- **What the exercise asks**
Answer these from the Easter Sunday text below:
1. Which chapter and verses of Mark does the text cite?
2. Which three women go back to the tomb?
3. According to Dr. John Chryssavgis, what was the tomb of Christ instead of empty?

- **Extract to read**
□ □ □ □ □
The Rest of the
Story
Alleluia, Christ is Risen! The Lord is Risen indeed, Alleluia!
Welcome to the Easter Sunday news round up. Breaking News! This
just in from an excavated home just outside Jerusalem. A manuscript believed to
be from the 1st century says the crucifixion was a hoax, and - get this - no
such person as Jesus had ever existed. It was all an elaborate plot of a group of
rebels attempting to cause a crisis at the Passover Festival as their opening
move to drive the Romans out of Jerusalem! The man playing the part of one
Jesus of Nazareth was hidden while his twin brother James the Lesser
volunteered to be crucified so the man playing part of Jesus could return to
his alleged followers, members of the rebellion, on several occasions, thus
perpetuating the idea that he was the Son of God! Further, if you believe any
of this I have several bridges leading out of Manhattan up for sale. April Fool!
Alleluia, Christ is Risen! The Lord is Risen indeed, Alleluia!
What we do find in Mark 16:1-8 is just as intriguing! Like Mary
Magdalene, Mary the mother of James, and Salome who go back to the tomb, we
come back here every year, year after year after year, expecting to find
something, expecting to learn something, expecting to see someone. That someone
is Jesus. Instead we find a young man, perhaps the one who fled the scene in
the garden naked, now in a white robe saying, “Do not be amazed! You seek Jesus
of Nazareth, the crucified one. He has risen, he is not here ... but go, tell
his disciples and Peter that he is going before you to Galilee; there you will
see him, as he told you.”
Do not be amazed?!? This is just not how it works. The women have
every expectation that just like the night before there was a big stone in
front of the cave-like tomb. And Jesus’ tortured and dead body should be
inside. On the way there they wonder just how they will get the stone moved out
of the way so as to pay their respects and perform all the traditional rituals
that Joseph of Arimathea did not perform: the bathing and anointing of the
body. Yet, the stone is already rolled back. The tomb is empty, except for this
strange young man in white looking as if he just stepped of the set of Saturday
Night Fever! He says the tomb is empty, but it isn’t. There he is. And who is
he anyway? More importantly, says Dr. John Chryssavgis, Archdeacon of the
Ecumenical Patriarchate, "The tomb of Christ was not empty. It was open!
It remains for us an open invitation."
Let’s face it, in this world we like it when things are
predictable. Dead is dead. Stones are heavy. Strange young men in white do not
just appear in places where you expect to see a dead body wrapped in a linen
cloth. No wonder we are told the women are frightened. If something as certain
and inevitable as death is no longer predictable, then the world has changed
dramatically. Pardon us while in fact we are amazed!
□ □ □ □ □
- **Entries supplied**
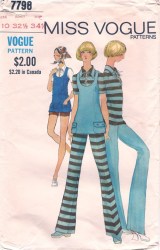 7798 VOG 71 A-TUNIC,BLOUSE,PANTS,SHORTS PATTERN 10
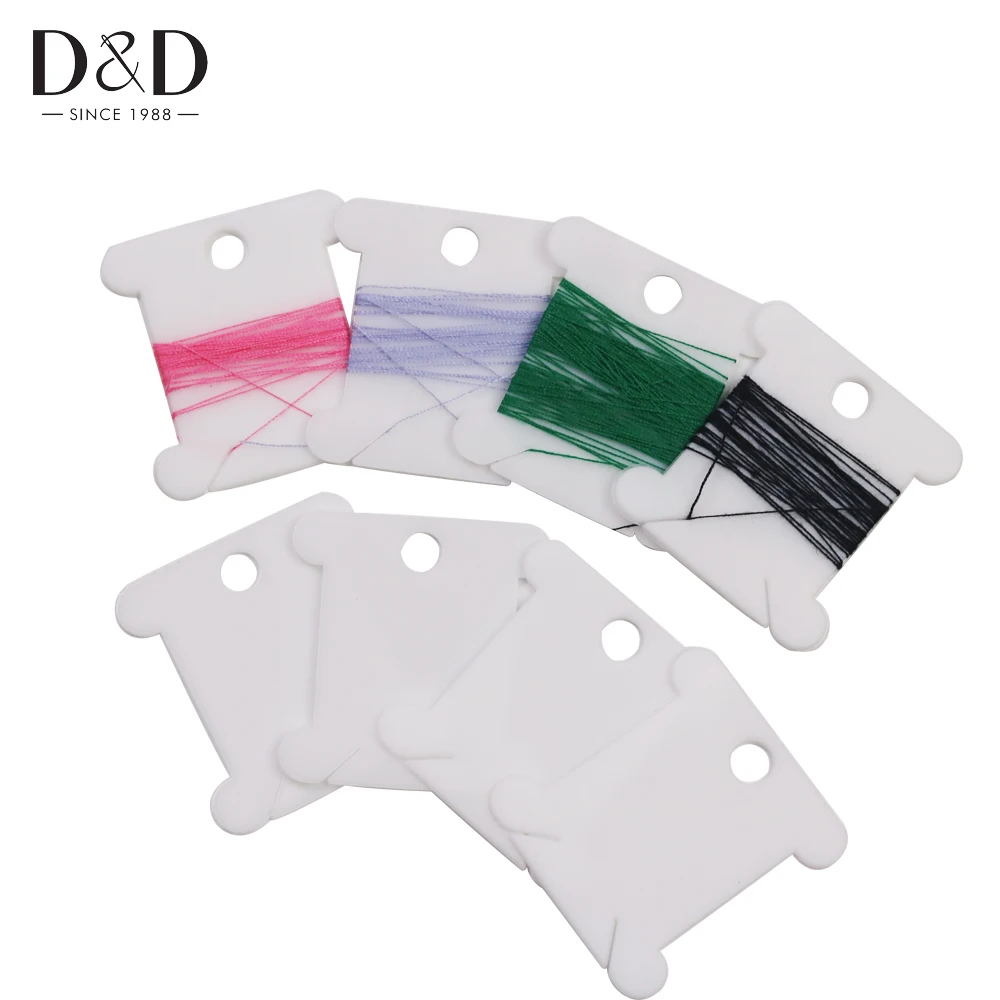 

150pcs Plastic Embroidery Floss Craft Thread Bobbins Supplies Organizer Storage Holder for Cross Stitch Sewing Needlecraft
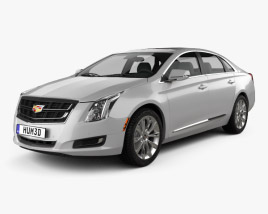Cadillac XTS 2019 3D-Modell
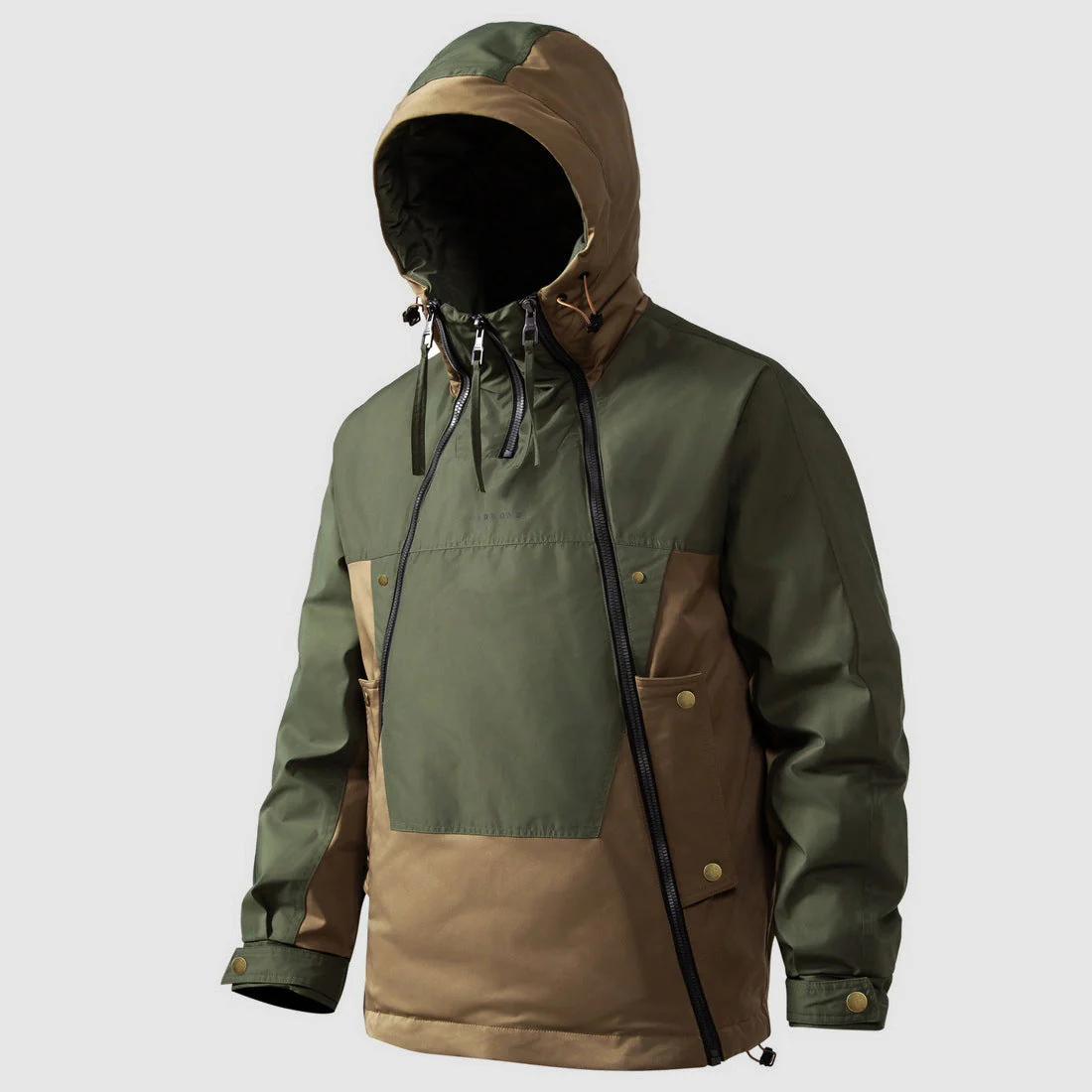 Men's Down Jacket – Regular Fit – Windproof – Lined Hood – Large Pockets - Image 3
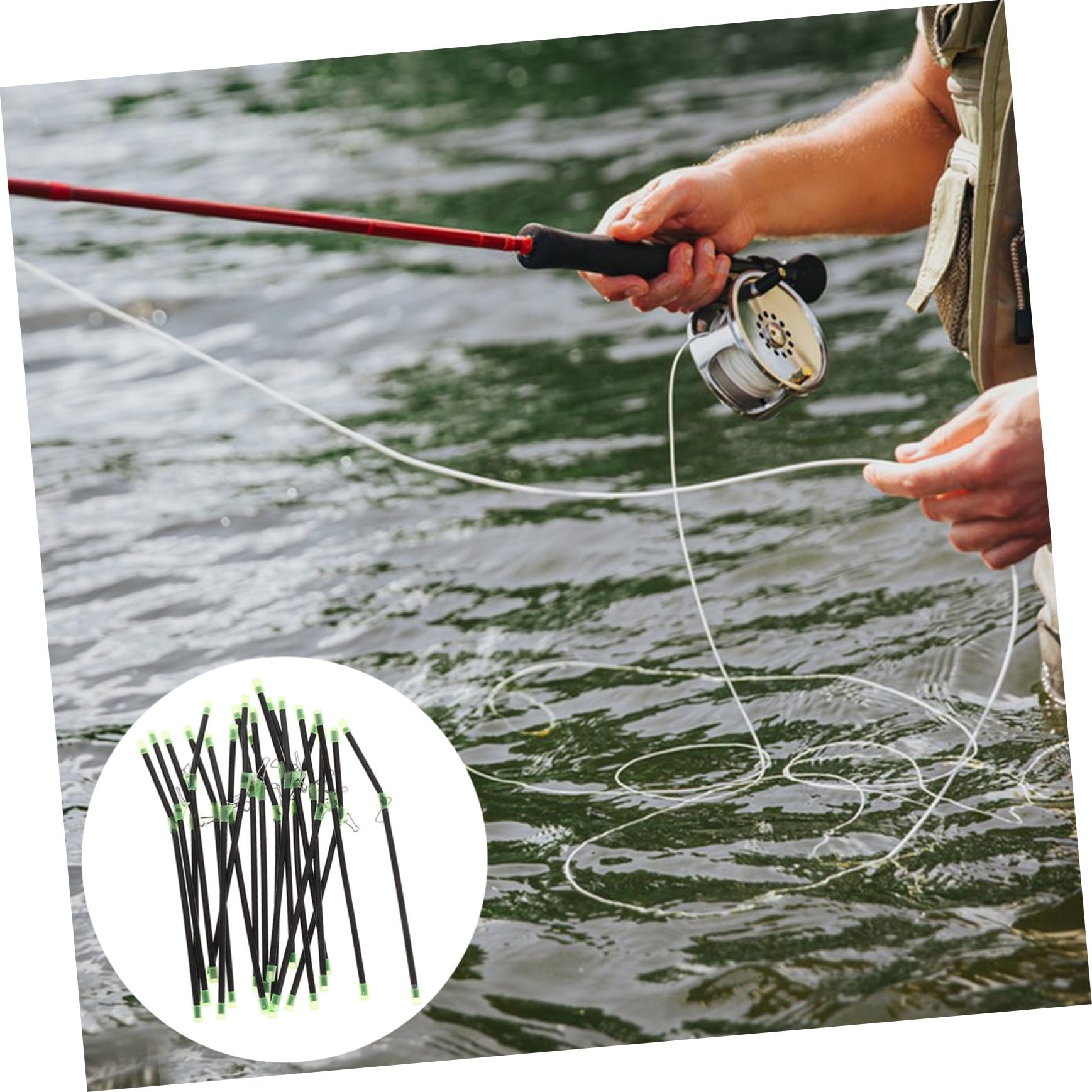 Mikikit 2sets Fishing Supplies Scale Connector Tackle Set Connector Fishing Parts Fashion Metal Style 20pcs*2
□ □ □ □ □
- **The completed task**
1. Mark 16:1-8
2. Mary Magdalene, Mary the mother of James, and Salome
3. Open